● **What this task involves**:
A verbatim repeat of the records beneath this line is needed.

[Collected data entries]
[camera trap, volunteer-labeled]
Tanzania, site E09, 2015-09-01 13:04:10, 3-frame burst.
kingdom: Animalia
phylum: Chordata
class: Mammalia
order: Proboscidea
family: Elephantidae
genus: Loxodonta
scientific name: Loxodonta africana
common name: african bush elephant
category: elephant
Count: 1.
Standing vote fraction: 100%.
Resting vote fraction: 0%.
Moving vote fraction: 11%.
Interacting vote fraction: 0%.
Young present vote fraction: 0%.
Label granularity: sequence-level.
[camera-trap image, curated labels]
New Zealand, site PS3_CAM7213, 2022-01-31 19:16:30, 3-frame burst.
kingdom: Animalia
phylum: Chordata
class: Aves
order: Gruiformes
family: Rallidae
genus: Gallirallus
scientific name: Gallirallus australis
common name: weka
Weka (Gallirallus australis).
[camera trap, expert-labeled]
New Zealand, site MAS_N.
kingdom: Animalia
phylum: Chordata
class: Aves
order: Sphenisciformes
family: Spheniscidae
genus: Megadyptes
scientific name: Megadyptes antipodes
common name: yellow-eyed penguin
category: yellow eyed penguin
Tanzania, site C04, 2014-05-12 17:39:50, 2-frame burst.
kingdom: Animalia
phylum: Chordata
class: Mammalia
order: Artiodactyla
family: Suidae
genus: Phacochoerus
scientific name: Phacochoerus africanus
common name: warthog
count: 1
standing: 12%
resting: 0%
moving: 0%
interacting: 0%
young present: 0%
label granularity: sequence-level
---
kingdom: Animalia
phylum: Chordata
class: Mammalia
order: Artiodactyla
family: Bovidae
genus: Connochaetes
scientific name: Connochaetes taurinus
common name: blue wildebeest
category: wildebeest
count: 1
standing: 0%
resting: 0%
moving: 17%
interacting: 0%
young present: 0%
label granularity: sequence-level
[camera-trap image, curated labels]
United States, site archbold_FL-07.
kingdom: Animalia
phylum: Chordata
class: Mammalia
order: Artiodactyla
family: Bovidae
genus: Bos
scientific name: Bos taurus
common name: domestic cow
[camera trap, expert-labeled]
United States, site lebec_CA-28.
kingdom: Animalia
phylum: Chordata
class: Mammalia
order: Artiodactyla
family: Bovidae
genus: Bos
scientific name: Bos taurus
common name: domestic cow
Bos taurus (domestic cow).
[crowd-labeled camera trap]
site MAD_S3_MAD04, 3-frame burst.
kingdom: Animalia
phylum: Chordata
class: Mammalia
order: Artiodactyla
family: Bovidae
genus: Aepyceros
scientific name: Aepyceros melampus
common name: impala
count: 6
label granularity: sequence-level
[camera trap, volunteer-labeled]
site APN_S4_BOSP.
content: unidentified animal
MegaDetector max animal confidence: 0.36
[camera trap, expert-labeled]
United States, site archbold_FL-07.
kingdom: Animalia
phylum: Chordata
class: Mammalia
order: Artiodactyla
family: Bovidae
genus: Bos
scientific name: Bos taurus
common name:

● **Answer section**:
[camera trap, volunteer-labeled]
Tanzania, site E09, 2015-09-01 13:04:10, 3-frame burst.
kingdom: Animalia
phylum: Chordata
class: Mammalia
order: Proboscidea
family: Elephantidae
genus: Loxodonta
scientific name: Loxodonta africana
common name: african bush elephant
category: elephant
Count: 1.
Standing vote fraction: 100%.
Resting vote fraction: 0%.
Moving vote fraction: 11%.
Interacting vote fraction: 0%.
Young present vote fraction: 0%.
Label granularity: sequence-level.
[camera-trap image, curated labels]
New Zealand, site PS3_CAM7213, 2022-01-31 19:16:30, 3-frame burst.
kingdom: Animalia
phylum: Chordata
class: Aves
order: Gruiformes
family: Rallidae
genus: Gallirallus
scientific name: Gallirallus australis
common name: weka
Weka (Gallirallus australis).
[camera trap, expert-labeled]
New Zealand, site MAS_N.
kingdom: Animalia
phylum: Chordata
class: Aves
order: Sphenisciformes
family: Spheniscidae
genus: Megadyptes
scientific name: Megadyptes antipodes
common name: yellow-eyed penguin
category: yellow eyed penguin
Tanzania, site C04, 2014-05-12 17:39:50, 2-frame burst.
kingdom: Animalia
phylum: Chordata
class: Mammalia
order: Artiodactyla
family: Suidae
genus: Phacochoerus
scientific name: Phacochoerus africanus
common name: warthog
count: 1
standing: 12%
resting: 0%
moving: 0%
interacting: 0%
young present: 0%
label granularity: sequence-level
---
kingdom: Animalia
phylum: Chordata
class: Mammalia
order: Artiodactyla
family: Bovidae
genus: Connochaetes
scientific name: Connochaetes taurinus
common name: blue wildebeest
category: wildebeest
count: 1
standing: 0%
resting: 0%
moving: 17%
interacting: 0%
young present: 0%
label granularity: sequence-level
[camera-trap image, curated labels]
United States, site archbold_FL-07.
kingdom: Animalia
phylum: Chordata
class: Mammalia
order: Artiodactyla
family: Bovidae
genus: Bos
scientific name: Bos taurus
common name: domestic cow
[camera trap, expert-labeled]
United States, site lebec_CA-28.
kingdom: Animalia
phylum: Chordata
class: Mammalia
order: Artiodactyla
family: Bovidae
genus: Bos
scientific name: Bos taurus
common name: domestic cow
Bos taurus (domestic cow).
[crowd-labeled camera trap]
site MAD_S3_MAD04, 3-frame burst.
kingdom: Animalia
phylum: Chordata
class: Mammalia
order: Artiodactyla
family: Bovidae
genus: Aepyceros
scientific name: Aepyceros melampus
common name: impala
count: 6
label granularity: sequence-level
[camera trap, volunteer-labeled]
site APN_S4_BOSP.
content: unidentified animal
MegaDetector max animal confidence: 0.36
[camera trap, expert-labeled]
United States, site archbold_FL-07.
kingdom: Animalia
phylum: Chordata
class: Mammalia
order: Artiodactyla
family: Bovidae
genus: Bos
scientific name: Bos taurus
common name:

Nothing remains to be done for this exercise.